Permintaan yang diberikan:
Teruskan tulisan opini tentang puasa Ramadhan dan sikap keberagamaan, mulai setelah kalimat terakhir yang ditampilkan.

Kutipan terpilih:
____

Baca berita tanpa iklan. Gabung Kompas.com+

Puasa Kebangsaan

Kompas.com - 21/07/2012, 02:12 WIB

ASEP SALAHUDIN

Ramadhan kembali menghampiri kita. Pada bulan ini biasanya ”kesalehan” menjadi tampak mengalami lonjakan. ”Tuhan” kita temukan di mana-mana, bahkan televisi menjadi berlomba-lomba mencitrakan sebagai media religius.

Puasa yang sejatinya menjadi ritus yang juga diajarkan semua agama dalam sesaat seakan mampu mengendalikan semua syahwat kebendaan kita. Tiba-tiba Tuhan tampak seolah akrab menjadi bagian integral dari napas kehidupan dan dinamika sejarah keseharian.

Ramadhan berkah, boleh jadi, ya. Bisa pula menjadi tidak berarti apa-apa manakala substansi Ramadhan dan spirit puasa tidak pernah tampak di hari-hari luar Ramadhan. Bahkan, ketika Lebaran tiba pun semua sudah bermetamorfosis, berubah ke habitat asal yang tidak cukup elok: tersungkur dalam daulat benda.

Bisa jadi muara semua itu karena sikap keberagamaan kita sudah tersandera oleh ”budaya populer”. Semuanya menjadi serba instan, dangkal, dan nyaris hilang sisi penghayatan dan kedalaman dari pengalaman keberagamaan itu.

____

Daftar butir:
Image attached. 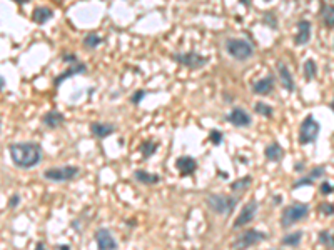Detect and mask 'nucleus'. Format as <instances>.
Here are the masks:
<instances>
[{
    "mask_svg": "<svg viewBox=\"0 0 334 250\" xmlns=\"http://www.w3.org/2000/svg\"><path fill=\"white\" fill-rule=\"evenodd\" d=\"M281 200H283V199H281L279 195L278 197H272V202H274V204H281Z\"/></svg>",
    "mask_w": 334,
    "mask_h": 250,
    "instance_id": "obj_40",
    "label": "nucleus"
},
{
    "mask_svg": "<svg viewBox=\"0 0 334 250\" xmlns=\"http://www.w3.org/2000/svg\"><path fill=\"white\" fill-rule=\"evenodd\" d=\"M175 169L181 174V177H189L197 170V160L189 155H182L175 160Z\"/></svg>",
    "mask_w": 334,
    "mask_h": 250,
    "instance_id": "obj_13",
    "label": "nucleus"
},
{
    "mask_svg": "<svg viewBox=\"0 0 334 250\" xmlns=\"http://www.w3.org/2000/svg\"><path fill=\"white\" fill-rule=\"evenodd\" d=\"M264 157H266V160L279 164V162L284 159V148L281 147L278 142H271L269 145H266V148H264Z\"/></svg>",
    "mask_w": 334,
    "mask_h": 250,
    "instance_id": "obj_18",
    "label": "nucleus"
},
{
    "mask_svg": "<svg viewBox=\"0 0 334 250\" xmlns=\"http://www.w3.org/2000/svg\"><path fill=\"white\" fill-rule=\"evenodd\" d=\"M241 2H243L246 7H250V0H241Z\"/></svg>",
    "mask_w": 334,
    "mask_h": 250,
    "instance_id": "obj_41",
    "label": "nucleus"
},
{
    "mask_svg": "<svg viewBox=\"0 0 334 250\" xmlns=\"http://www.w3.org/2000/svg\"><path fill=\"white\" fill-rule=\"evenodd\" d=\"M157 148H159V143H157V142H154V140H144V142L140 143V147H139V152L142 153V157L147 160L157 152Z\"/></svg>",
    "mask_w": 334,
    "mask_h": 250,
    "instance_id": "obj_25",
    "label": "nucleus"
},
{
    "mask_svg": "<svg viewBox=\"0 0 334 250\" xmlns=\"http://www.w3.org/2000/svg\"><path fill=\"white\" fill-rule=\"evenodd\" d=\"M144 97H146V92L144 90H135L132 95H130V102H132L134 105L140 104V100H142Z\"/></svg>",
    "mask_w": 334,
    "mask_h": 250,
    "instance_id": "obj_35",
    "label": "nucleus"
},
{
    "mask_svg": "<svg viewBox=\"0 0 334 250\" xmlns=\"http://www.w3.org/2000/svg\"><path fill=\"white\" fill-rule=\"evenodd\" d=\"M316 75H318V67H316L314 60L307 59L304 62V77H306V80H313Z\"/></svg>",
    "mask_w": 334,
    "mask_h": 250,
    "instance_id": "obj_29",
    "label": "nucleus"
},
{
    "mask_svg": "<svg viewBox=\"0 0 334 250\" xmlns=\"http://www.w3.org/2000/svg\"><path fill=\"white\" fill-rule=\"evenodd\" d=\"M59 249H60V250H69L67 245H64V247H59Z\"/></svg>",
    "mask_w": 334,
    "mask_h": 250,
    "instance_id": "obj_44",
    "label": "nucleus"
},
{
    "mask_svg": "<svg viewBox=\"0 0 334 250\" xmlns=\"http://www.w3.org/2000/svg\"><path fill=\"white\" fill-rule=\"evenodd\" d=\"M226 118L231 122L232 125L239 127V129H244V127H249L250 124H252V118H250V115L244 110L243 107H234L229 113H227Z\"/></svg>",
    "mask_w": 334,
    "mask_h": 250,
    "instance_id": "obj_11",
    "label": "nucleus"
},
{
    "mask_svg": "<svg viewBox=\"0 0 334 250\" xmlns=\"http://www.w3.org/2000/svg\"><path fill=\"white\" fill-rule=\"evenodd\" d=\"M311 38V24L307 20H301L297 24V34L294 37V42L296 45H304V43L309 42Z\"/></svg>",
    "mask_w": 334,
    "mask_h": 250,
    "instance_id": "obj_20",
    "label": "nucleus"
},
{
    "mask_svg": "<svg viewBox=\"0 0 334 250\" xmlns=\"http://www.w3.org/2000/svg\"><path fill=\"white\" fill-rule=\"evenodd\" d=\"M117 127L114 124H107V122H92L90 124V134L95 139H107L109 135L116 134Z\"/></svg>",
    "mask_w": 334,
    "mask_h": 250,
    "instance_id": "obj_14",
    "label": "nucleus"
},
{
    "mask_svg": "<svg viewBox=\"0 0 334 250\" xmlns=\"http://www.w3.org/2000/svg\"><path fill=\"white\" fill-rule=\"evenodd\" d=\"M35 250H47L45 245H43L42 242H37V245H35Z\"/></svg>",
    "mask_w": 334,
    "mask_h": 250,
    "instance_id": "obj_39",
    "label": "nucleus"
},
{
    "mask_svg": "<svg viewBox=\"0 0 334 250\" xmlns=\"http://www.w3.org/2000/svg\"><path fill=\"white\" fill-rule=\"evenodd\" d=\"M262 22H264L266 25H269L271 29H276V27H278V20H276V15H274V14H271V12H267V14L264 15V20H262Z\"/></svg>",
    "mask_w": 334,
    "mask_h": 250,
    "instance_id": "obj_34",
    "label": "nucleus"
},
{
    "mask_svg": "<svg viewBox=\"0 0 334 250\" xmlns=\"http://www.w3.org/2000/svg\"><path fill=\"white\" fill-rule=\"evenodd\" d=\"M278 73H279V80H281V85L284 87L288 92H294V78L291 75V72H289L288 65L284 62H278Z\"/></svg>",
    "mask_w": 334,
    "mask_h": 250,
    "instance_id": "obj_16",
    "label": "nucleus"
},
{
    "mask_svg": "<svg viewBox=\"0 0 334 250\" xmlns=\"http://www.w3.org/2000/svg\"><path fill=\"white\" fill-rule=\"evenodd\" d=\"M206 204L212 212L219 215H231L234 209L239 204V197L234 195H224V194H209L206 197Z\"/></svg>",
    "mask_w": 334,
    "mask_h": 250,
    "instance_id": "obj_2",
    "label": "nucleus"
},
{
    "mask_svg": "<svg viewBox=\"0 0 334 250\" xmlns=\"http://www.w3.org/2000/svg\"><path fill=\"white\" fill-rule=\"evenodd\" d=\"M62 60H64V62H72V64H77V62H79V60H77V55H69V54H67V55H64V59H62Z\"/></svg>",
    "mask_w": 334,
    "mask_h": 250,
    "instance_id": "obj_37",
    "label": "nucleus"
},
{
    "mask_svg": "<svg viewBox=\"0 0 334 250\" xmlns=\"http://www.w3.org/2000/svg\"><path fill=\"white\" fill-rule=\"evenodd\" d=\"M42 122H43V125H45L47 129H57V127H60L65 122V117L60 112L50 110V112H47L45 115H43Z\"/></svg>",
    "mask_w": 334,
    "mask_h": 250,
    "instance_id": "obj_21",
    "label": "nucleus"
},
{
    "mask_svg": "<svg viewBox=\"0 0 334 250\" xmlns=\"http://www.w3.org/2000/svg\"><path fill=\"white\" fill-rule=\"evenodd\" d=\"M302 170H304V162H297L294 165V172H302Z\"/></svg>",
    "mask_w": 334,
    "mask_h": 250,
    "instance_id": "obj_38",
    "label": "nucleus"
},
{
    "mask_svg": "<svg viewBox=\"0 0 334 250\" xmlns=\"http://www.w3.org/2000/svg\"><path fill=\"white\" fill-rule=\"evenodd\" d=\"M19 204H20V195L14 194V195L10 197V199H8V204L7 205H8V209H15Z\"/></svg>",
    "mask_w": 334,
    "mask_h": 250,
    "instance_id": "obj_36",
    "label": "nucleus"
},
{
    "mask_svg": "<svg viewBox=\"0 0 334 250\" xmlns=\"http://www.w3.org/2000/svg\"><path fill=\"white\" fill-rule=\"evenodd\" d=\"M302 230H296V232H289V234H286L283 239H281V245L283 247H291V249H296L297 245L301 244L302 240Z\"/></svg>",
    "mask_w": 334,
    "mask_h": 250,
    "instance_id": "obj_23",
    "label": "nucleus"
},
{
    "mask_svg": "<svg viewBox=\"0 0 334 250\" xmlns=\"http://www.w3.org/2000/svg\"><path fill=\"white\" fill-rule=\"evenodd\" d=\"M254 112L266 118H271L272 113H274V108H272L271 105H267L266 102H256L254 104Z\"/></svg>",
    "mask_w": 334,
    "mask_h": 250,
    "instance_id": "obj_28",
    "label": "nucleus"
},
{
    "mask_svg": "<svg viewBox=\"0 0 334 250\" xmlns=\"http://www.w3.org/2000/svg\"><path fill=\"white\" fill-rule=\"evenodd\" d=\"M170 59L174 62L184 65L187 69H201L209 62V57L199 55L197 52H184V54H172Z\"/></svg>",
    "mask_w": 334,
    "mask_h": 250,
    "instance_id": "obj_8",
    "label": "nucleus"
},
{
    "mask_svg": "<svg viewBox=\"0 0 334 250\" xmlns=\"http://www.w3.org/2000/svg\"><path fill=\"white\" fill-rule=\"evenodd\" d=\"M324 175H326V167H324V165H319V167H316V169L311 170V172L307 174V175H304V177H301L299 180L294 182V183H292V188H294V190H296V188H299V187L314 185V182L318 180V179H323Z\"/></svg>",
    "mask_w": 334,
    "mask_h": 250,
    "instance_id": "obj_12",
    "label": "nucleus"
},
{
    "mask_svg": "<svg viewBox=\"0 0 334 250\" xmlns=\"http://www.w3.org/2000/svg\"><path fill=\"white\" fill-rule=\"evenodd\" d=\"M14 2H17V3H19V5H20V3H27L29 0H14Z\"/></svg>",
    "mask_w": 334,
    "mask_h": 250,
    "instance_id": "obj_42",
    "label": "nucleus"
},
{
    "mask_svg": "<svg viewBox=\"0 0 334 250\" xmlns=\"http://www.w3.org/2000/svg\"><path fill=\"white\" fill-rule=\"evenodd\" d=\"M321 15H323V20L328 27H334V5H323Z\"/></svg>",
    "mask_w": 334,
    "mask_h": 250,
    "instance_id": "obj_27",
    "label": "nucleus"
},
{
    "mask_svg": "<svg viewBox=\"0 0 334 250\" xmlns=\"http://www.w3.org/2000/svg\"><path fill=\"white\" fill-rule=\"evenodd\" d=\"M319 242L328 249H334V234L331 230L319 232Z\"/></svg>",
    "mask_w": 334,
    "mask_h": 250,
    "instance_id": "obj_30",
    "label": "nucleus"
},
{
    "mask_svg": "<svg viewBox=\"0 0 334 250\" xmlns=\"http://www.w3.org/2000/svg\"><path fill=\"white\" fill-rule=\"evenodd\" d=\"M319 212L324 214V215H334V204L323 202V204H319Z\"/></svg>",
    "mask_w": 334,
    "mask_h": 250,
    "instance_id": "obj_32",
    "label": "nucleus"
},
{
    "mask_svg": "<svg viewBox=\"0 0 334 250\" xmlns=\"http://www.w3.org/2000/svg\"><path fill=\"white\" fill-rule=\"evenodd\" d=\"M57 2H62V0H57Z\"/></svg>",
    "mask_w": 334,
    "mask_h": 250,
    "instance_id": "obj_46",
    "label": "nucleus"
},
{
    "mask_svg": "<svg viewBox=\"0 0 334 250\" xmlns=\"http://www.w3.org/2000/svg\"><path fill=\"white\" fill-rule=\"evenodd\" d=\"M274 250H281V249H274Z\"/></svg>",
    "mask_w": 334,
    "mask_h": 250,
    "instance_id": "obj_47",
    "label": "nucleus"
},
{
    "mask_svg": "<svg viewBox=\"0 0 334 250\" xmlns=\"http://www.w3.org/2000/svg\"><path fill=\"white\" fill-rule=\"evenodd\" d=\"M209 140H210V143H214V145H221L222 140H224V134L221 132V130L212 129L209 132Z\"/></svg>",
    "mask_w": 334,
    "mask_h": 250,
    "instance_id": "obj_31",
    "label": "nucleus"
},
{
    "mask_svg": "<svg viewBox=\"0 0 334 250\" xmlns=\"http://www.w3.org/2000/svg\"><path fill=\"white\" fill-rule=\"evenodd\" d=\"M307 214H309V205L304 204V202H294V204L288 205V207L283 210V214H281V227H283L284 230H288L294 223L306 218Z\"/></svg>",
    "mask_w": 334,
    "mask_h": 250,
    "instance_id": "obj_3",
    "label": "nucleus"
},
{
    "mask_svg": "<svg viewBox=\"0 0 334 250\" xmlns=\"http://www.w3.org/2000/svg\"><path fill=\"white\" fill-rule=\"evenodd\" d=\"M102 42H104V38L99 37V35L94 32L87 34L85 37H84V47H85V49H97Z\"/></svg>",
    "mask_w": 334,
    "mask_h": 250,
    "instance_id": "obj_26",
    "label": "nucleus"
},
{
    "mask_svg": "<svg viewBox=\"0 0 334 250\" xmlns=\"http://www.w3.org/2000/svg\"><path fill=\"white\" fill-rule=\"evenodd\" d=\"M226 52L232 59L244 62V60L250 59L254 55V47L252 43L246 38H227L226 40Z\"/></svg>",
    "mask_w": 334,
    "mask_h": 250,
    "instance_id": "obj_4",
    "label": "nucleus"
},
{
    "mask_svg": "<svg viewBox=\"0 0 334 250\" xmlns=\"http://www.w3.org/2000/svg\"><path fill=\"white\" fill-rule=\"evenodd\" d=\"M331 108H333V112H334V100H333V104H331Z\"/></svg>",
    "mask_w": 334,
    "mask_h": 250,
    "instance_id": "obj_45",
    "label": "nucleus"
},
{
    "mask_svg": "<svg viewBox=\"0 0 334 250\" xmlns=\"http://www.w3.org/2000/svg\"><path fill=\"white\" fill-rule=\"evenodd\" d=\"M85 72H87V65L82 64V62H77V64H74L72 67H69L65 72L60 73V75H57L54 78V85L59 87L60 83H62L64 80H67V78L74 77V75H81V73H85Z\"/></svg>",
    "mask_w": 334,
    "mask_h": 250,
    "instance_id": "obj_15",
    "label": "nucleus"
},
{
    "mask_svg": "<svg viewBox=\"0 0 334 250\" xmlns=\"http://www.w3.org/2000/svg\"><path fill=\"white\" fill-rule=\"evenodd\" d=\"M79 175V169L74 165L64 167H52V169L43 170V177L50 182H70Z\"/></svg>",
    "mask_w": 334,
    "mask_h": 250,
    "instance_id": "obj_7",
    "label": "nucleus"
},
{
    "mask_svg": "<svg viewBox=\"0 0 334 250\" xmlns=\"http://www.w3.org/2000/svg\"><path fill=\"white\" fill-rule=\"evenodd\" d=\"M272 87H274V77L267 75L264 78H261V80L252 83V92L257 95H267L272 92Z\"/></svg>",
    "mask_w": 334,
    "mask_h": 250,
    "instance_id": "obj_19",
    "label": "nucleus"
},
{
    "mask_svg": "<svg viewBox=\"0 0 334 250\" xmlns=\"http://www.w3.org/2000/svg\"><path fill=\"white\" fill-rule=\"evenodd\" d=\"M266 239H267V235L264 232H259L256 229H249V230L243 232L241 235H237L236 239L232 240L231 249L232 250H246L259 242H264Z\"/></svg>",
    "mask_w": 334,
    "mask_h": 250,
    "instance_id": "obj_6",
    "label": "nucleus"
},
{
    "mask_svg": "<svg viewBox=\"0 0 334 250\" xmlns=\"http://www.w3.org/2000/svg\"><path fill=\"white\" fill-rule=\"evenodd\" d=\"M250 183H252V177H250V175H246V177H241V179H237V180L231 182L229 188L232 192H237V194H244V192L250 187Z\"/></svg>",
    "mask_w": 334,
    "mask_h": 250,
    "instance_id": "obj_24",
    "label": "nucleus"
},
{
    "mask_svg": "<svg viewBox=\"0 0 334 250\" xmlns=\"http://www.w3.org/2000/svg\"><path fill=\"white\" fill-rule=\"evenodd\" d=\"M94 240L97 244V250H117V240L114 239L109 229H97L94 234Z\"/></svg>",
    "mask_w": 334,
    "mask_h": 250,
    "instance_id": "obj_10",
    "label": "nucleus"
},
{
    "mask_svg": "<svg viewBox=\"0 0 334 250\" xmlns=\"http://www.w3.org/2000/svg\"><path fill=\"white\" fill-rule=\"evenodd\" d=\"M257 207L259 205H257L256 200L248 202V204L243 207V210L239 212V215H237L234 223H232V229H241V227H246L248 223L252 222L254 217H256V214H257Z\"/></svg>",
    "mask_w": 334,
    "mask_h": 250,
    "instance_id": "obj_9",
    "label": "nucleus"
},
{
    "mask_svg": "<svg viewBox=\"0 0 334 250\" xmlns=\"http://www.w3.org/2000/svg\"><path fill=\"white\" fill-rule=\"evenodd\" d=\"M8 153L15 167L22 170L34 169L42 160V147L37 142H17L8 145Z\"/></svg>",
    "mask_w": 334,
    "mask_h": 250,
    "instance_id": "obj_1",
    "label": "nucleus"
},
{
    "mask_svg": "<svg viewBox=\"0 0 334 250\" xmlns=\"http://www.w3.org/2000/svg\"><path fill=\"white\" fill-rule=\"evenodd\" d=\"M132 177L135 179V182L142 183V185H156V183L161 182V175L159 174H151L146 172V170H134Z\"/></svg>",
    "mask_w": 334,
    "mask_h": 250,
    "instance_id": "obj_17",
    "label": "nucleus"
},
{
    "mask_svg": "<svg viewBox=\"0 0 334 250\" xmlns=\"http://www.w3.org/2000/svg\"><path fill=\"white\" fill-rule=\"evenodd\" d=\"M266 2H269V0H266Z\"/></svg>",
    "mask_w": 334,
    "mask_h": 250,
    "instance_id": "obj_48",
    "label": "nucleus"
},
{
    "mask_svg": "<svg viewBox=\"0 0 334 250\" xmlns=\"http://www.w3.org/2000/svg\"><path fill=\"white\" fill-rule=\"evenodd\" d=\"M52 17H54V10L49 7H35L34 12H32V20L39 25L49 22Z\"/></svg>",
    "mask_w": 334,
    "mask_h": 250,
    "instance_id": "obj_22",
    "label": "nucleus"
},
{
    "mask_svg": "<svg viewBox=\"0 0 334 250\" xmlns=\"http://www.w3.org/2000/svg\"><path fill=\"white\" fill-rule=\"evenodd\" d=\"M319 130H321L319 122L316 120L313 115L304 117V120L301 122V127H299V134H297V142H299V145H309V143H314L319 135Z\"/></svg>",
    "mask_w": 334,
    "mask_h": 250,
    "instance_id": "obj_5",
    "label": "nucleus"
},
{
    "mask_svg": "<svg viewBox=\"0 0 334 250\" xmlns=\"http://www.w3.org/2000/svg\"><path fill=\"white\" fill-rule=\"evenodd\" d=\"M0 83H2V89H3V87H5V78H3V77L0 78Z\"/></svg>",
    "mask_w": 334,
    "mask_h": 250,
    "instance_id": "obj_43",
    "label": "nucleus"
},
{
    "mask_svg": "<svg viewBox=\"0 0 334 250\" xmlns=\"http://www.w3.org/2000/svg\"><path fill=\"white\" fill-rule=\"evenodd\" d=\"M333 192H334V185H333V183H329L328 180H324L319 185V194L321 195H331Z\"/></svg>",
    "mask_w": 334,
    "mask_h": 250,
    "instance_id": "obj_33",
    "label": "nucleus"
}]
</instances>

____

Jawaban yang benar:
Budaya populer dalam kenyatannya tak hanya menjangkiti cara kita berpakaian, bagaimana kita makan, seperti apa kita bersikap dalam panggung dramaturgi politik, sosial dan ekonomi. Akan tetapi, juga menyeruak memasuki wilayah sakral religiositas keberagamaan kita hari ini.

Dalam konsep budaya populer, yang dinomorsatukan adalah ”pencitraan”, ”pendangkalan”, ”kesan”, dan potret artifisial lainnya. Pada gilirannya: politik menjadi kehilangan kesantunan dan akal sehat; hukum surplus diskriminasi dan defisit rasa keadilan; ruang sosial hanya gaduh oleh perebutan atas nama kebenaran yang dipahami secara eksklusif dan fanatik. Lalu, ekonomi tidak pernah membersitkan pemerataan dan kesejahteraan, kecuali sekadar pemihakan kepada kaum pemodal. Selebihnya adalah fantasi kenaikan pendapatan per kapita yang disusun melalui retorika untuk kepentingan pengawetan kuasa.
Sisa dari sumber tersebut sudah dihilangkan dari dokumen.